Need Package Maintenance

    twitter-harvest

    0.3.4 • Public • Published

    twitter-harvest NPM version Build Status Dependency Status Coverage percentage

    A simple continuous harvester for twitter

    This application is able to capture tweets which happen around the world. Currently it works only with the Twitter stream API 1.1.
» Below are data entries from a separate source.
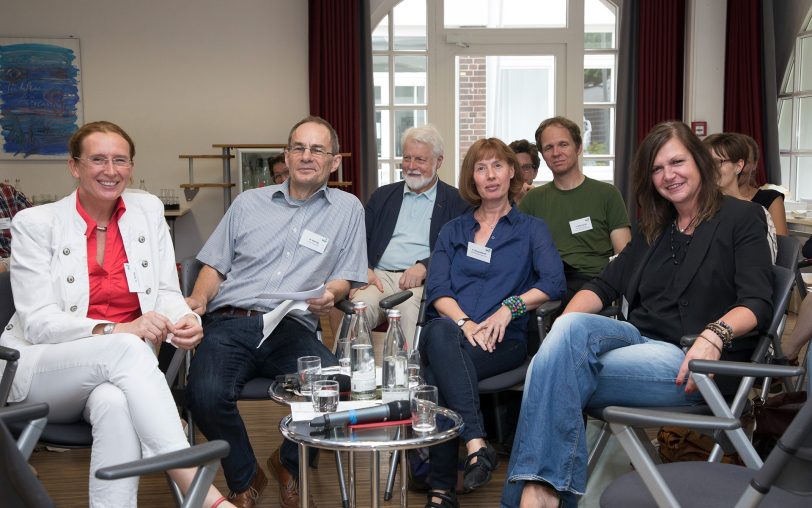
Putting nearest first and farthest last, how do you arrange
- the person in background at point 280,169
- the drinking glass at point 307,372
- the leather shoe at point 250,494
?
the drinking glass at point 307,372
the leather shoe at point 250,494
the person in background at point 280,169

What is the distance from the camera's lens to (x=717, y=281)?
2.64 m

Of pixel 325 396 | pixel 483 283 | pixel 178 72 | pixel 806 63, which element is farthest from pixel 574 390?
pixel 178 72

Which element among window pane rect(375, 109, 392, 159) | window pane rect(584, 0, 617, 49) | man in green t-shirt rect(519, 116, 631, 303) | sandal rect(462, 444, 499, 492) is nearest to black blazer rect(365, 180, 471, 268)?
man in green t-shirt rect(519, 116, 631, 303)

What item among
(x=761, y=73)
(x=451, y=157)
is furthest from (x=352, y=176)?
(x=761, y=73)

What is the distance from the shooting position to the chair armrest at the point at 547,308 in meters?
3.15

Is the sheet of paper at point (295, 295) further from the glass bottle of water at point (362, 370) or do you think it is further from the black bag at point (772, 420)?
the black bag at point (772, 420)

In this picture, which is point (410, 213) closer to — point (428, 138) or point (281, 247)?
point (428, 138)

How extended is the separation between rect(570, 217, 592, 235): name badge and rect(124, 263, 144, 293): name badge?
2.16m

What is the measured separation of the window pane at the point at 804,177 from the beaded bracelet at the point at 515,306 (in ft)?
15.9

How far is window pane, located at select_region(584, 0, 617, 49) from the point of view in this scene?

    • You have to define or modify the cfg/cfg.json and create at least one capture agent in cfg/agents/ directory (enable to true).
    • You can activate mail alert from a SMTP account like gmail (see Private configuration and the mail_alert flag in main configuration)
    • If fs_out is true (default), the captured tweets are written to the file system with the following convention:
    • If todo_out is true (should be false by default), a kind of queue is created (directory 'data/TODO') where filenames to consume by an external process. This allow to write the tweets to any db
      • Note, that the number of files by directory is limited (depend of the OS), the filenames need to be consumed by the external process regularly to avoid issues

    data_dir/year/month/day/hour-min-sec_tweet-id

    e.g.

    data/2015/9/24/16-30-44_647055571951190000

    Install

    $ npm install --save twitter-harvest

    Usage

    node twitter-harvest.js

    Usage with forever

    $ npm install -g forever
    $ forever start twitter-harvest.js

    With forever it is possible to run the task 'forever'. And leave your session.

    Main configuration

    {
      "agents_dir"    : "cfg/agents/",
      "data_dir"      : "./data/",
      "private_cfg"   : "./cfg/cfg-private.json",
     
      "mail_alert"    : false,
     
      "fs_out"        : true,
      "std_out"       : true,
      "todo_out"      : true  
    }
    • agents_dir: path where to put the agent file
    • data_dir: path where to write the tweets on the file system
    • private_cfg: file where private data is stored (such as mail credential)
    • mail_alert: if true enable mail alerting in case of failure
    • fs_out: if true write the twitter data on the file system
    • std_out: if true write the twitter data on the console
    • todo_out: if true write the json filename in the 'data/TODO' dir (to be consumed by an other process to BD (mysql, ...)

    Agents configuration

    put all the agent definition files to the agent directory (one file per agent).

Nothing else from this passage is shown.